We believe that a Europe who claims to defend human rights, freedoms and democracy should not allow the likes of Khatami to hide behind the pretence of defending human rights and human dignity, and meanwhile evade confronting the crimes taking place on a daily basis in their country. Or worse, even chide the victims for “going too far” or indulging in “provocative acts”. The whitewash should cease.
We don’t think we are asking too much of intellectuals from France and other western countries, or of progressive forces, to protest at the policy of drawing closer to the Islamic Republic. While Khatami is clearly not Khamenei’, he cannot, and should not be allowed to dissociate himself form the crimes of that state, and remain a president of that very state.
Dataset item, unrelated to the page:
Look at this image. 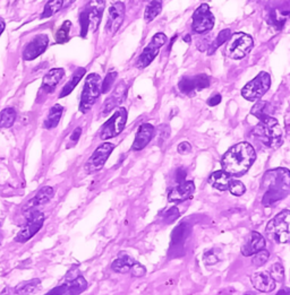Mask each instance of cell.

This is the least a people could expect from their friends abroad, a people who a year on are still awaiting the official verdict on who was responsible for the wave of murders last winter, or for the foiled attempt to plunge the bus carrying over 30 writers to a conference in Armenia.
The murderers, and those responsible for beating students remain in the shadows, while the students who were chucked out of dormitory windows and knifed are being tried behind closed doors by the dozen, for protesting at the treatment they received. The ordinary people of Iran are angry that instead of the murderers and hezbollahi thugs, students protesting at the dictatorship and calling for democratic freedoms are being thrown into prison.
Whichever way one looks at this, drawing closer to Iran, the tightening of official ties under whatever exigency, or in the guise of whatever interest, is not in the interest of the Iranian people.
The Islamic Republic should not be rewarded for its murderous acts against its own people. Western democracies must not be allowed to hide behind the slogan of “dialogue of civilisations” to allow the religious despotism ruling Iran to continue to “cut heads and cut off tongues” with impunity.
This is a regime with its back to the wall inside the country. We, as Iranians fighting for our freedom, do not expect it to be allowed to find a breathing space in western lands. For this we look at our natural allies for help.